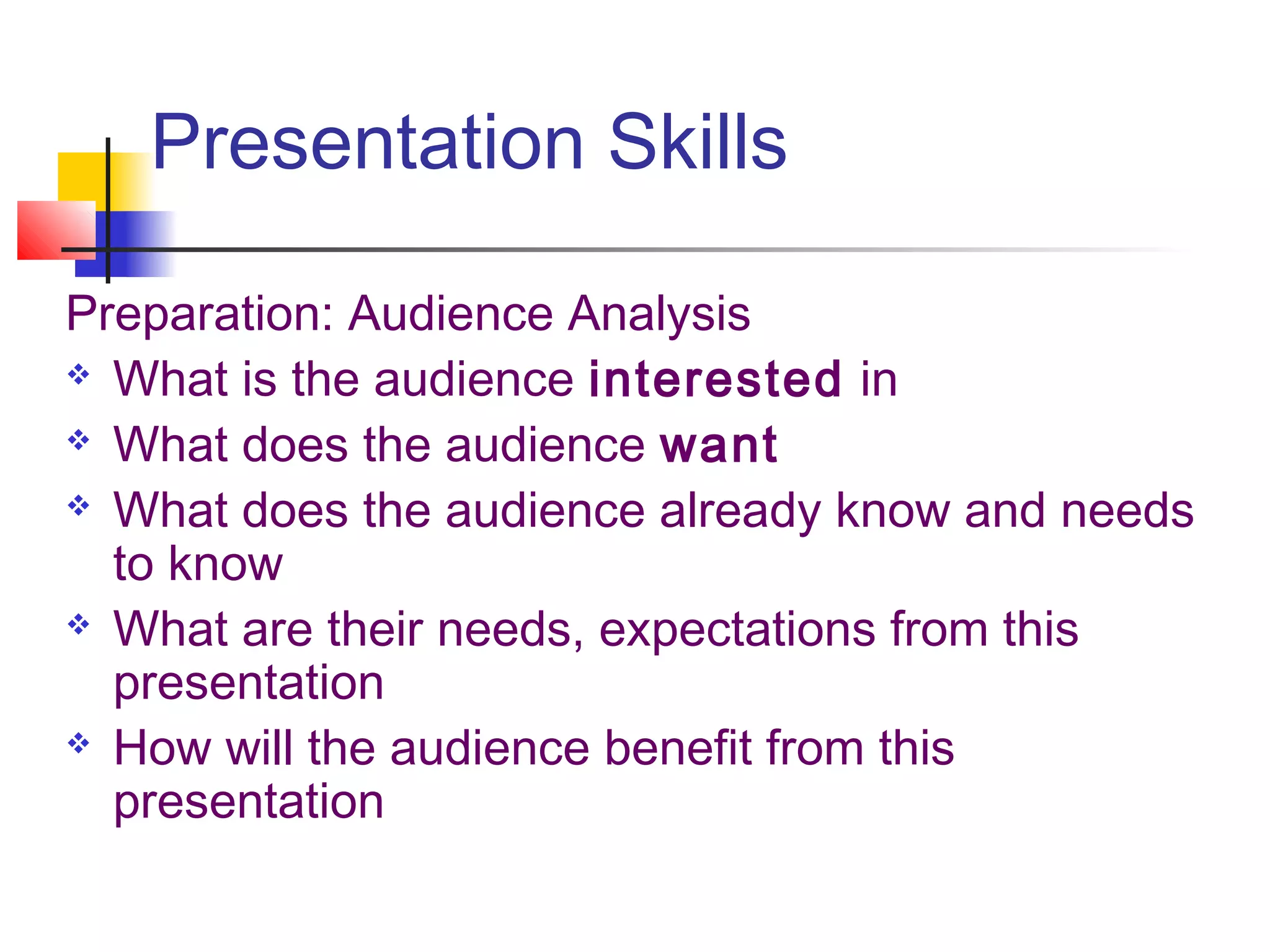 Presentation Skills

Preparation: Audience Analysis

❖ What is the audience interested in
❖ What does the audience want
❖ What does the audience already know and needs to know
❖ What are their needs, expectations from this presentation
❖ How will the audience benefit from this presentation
==
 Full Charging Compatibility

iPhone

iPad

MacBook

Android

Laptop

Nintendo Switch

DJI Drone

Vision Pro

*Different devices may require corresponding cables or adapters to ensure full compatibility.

#### Description of the task
Look through the listing above for the line with "Presentation Skills" and the line with "benefit from this presentation". Write out exactly those lines and everything between, leaving out pictures.

#### Reply
 Presentation Skills

Preparation: Audience Analysis

❖ What is the audience interested in
❖ What does the audience want
❖ What does the audience already know and needs to know
❖ What are their needs, expectations from this presentation
❖ How will the audience benefit from this presentation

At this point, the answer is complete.